Shane Windsor, PhD
Associate Professor
University of Bristol, UK
Webpage: http://www.bris.ac.uk/aerodynamics-research/research-projects/bif/
Research interests
Bird flight aerodynamics and control, Bio-inspired Unmanned Air Vehicles, Aerodynamic measurement and modelling
Abstract
Birds, bats and insects all have force and flow sensors distributed over the surfaces of their wings and these are thought to play a key role in their agile flight behaviour. Inspired by this we have been developing a series of aerial robots with distributed arrays of strain and pressure sensors on their wings. We have used wind tunnel and free flight testing to explore how this type of sensory information can be incorporated into flight control systems. Our studies have found that these arrays can give information on many different aspects of how the wing is interacting with the air around it, including measurements of lift and drag distributions, flow separation and reattachment.
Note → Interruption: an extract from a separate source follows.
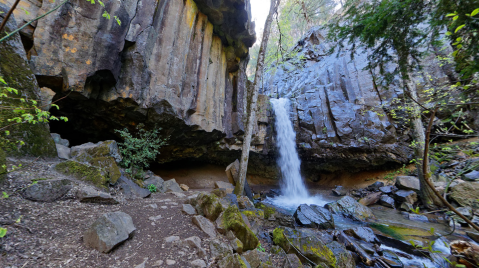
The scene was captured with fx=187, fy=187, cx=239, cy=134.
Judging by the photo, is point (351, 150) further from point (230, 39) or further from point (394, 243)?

Using machine learning approaches we have then been able to incorporate this information into flight control systems to enable to robots to operate in non-linear flight regimes such as holding on the edge of stall and using dynamic effects to improve flight performance. We are currently extending this work developing morphing wing bird-inspired robots.

Bio
Dr Windsor is Associate Professor of Bio-Inspired Aerodynamics in the Department of Aerospace Engineering at the University of Bristol, where he leads the Bio-Inspired Flight Lab. Over his academic career at the Universities of Auckland, Oxford and Bristol, Dr Windsor has researched the biomechanics of birds, bats, insects, fish and single cells. Using inspiration from these biological systems he is involved in the development of bio-inspired technologies for aerospace, with a particular focus on uncrewed air vehicles. Dr Windsor currently leads the UKRI Trustworthy Autonomous Systems Node in Functionality based at the Bristol Robotics Lab exploring the development and real world use considerations for adaptive autonomous systems.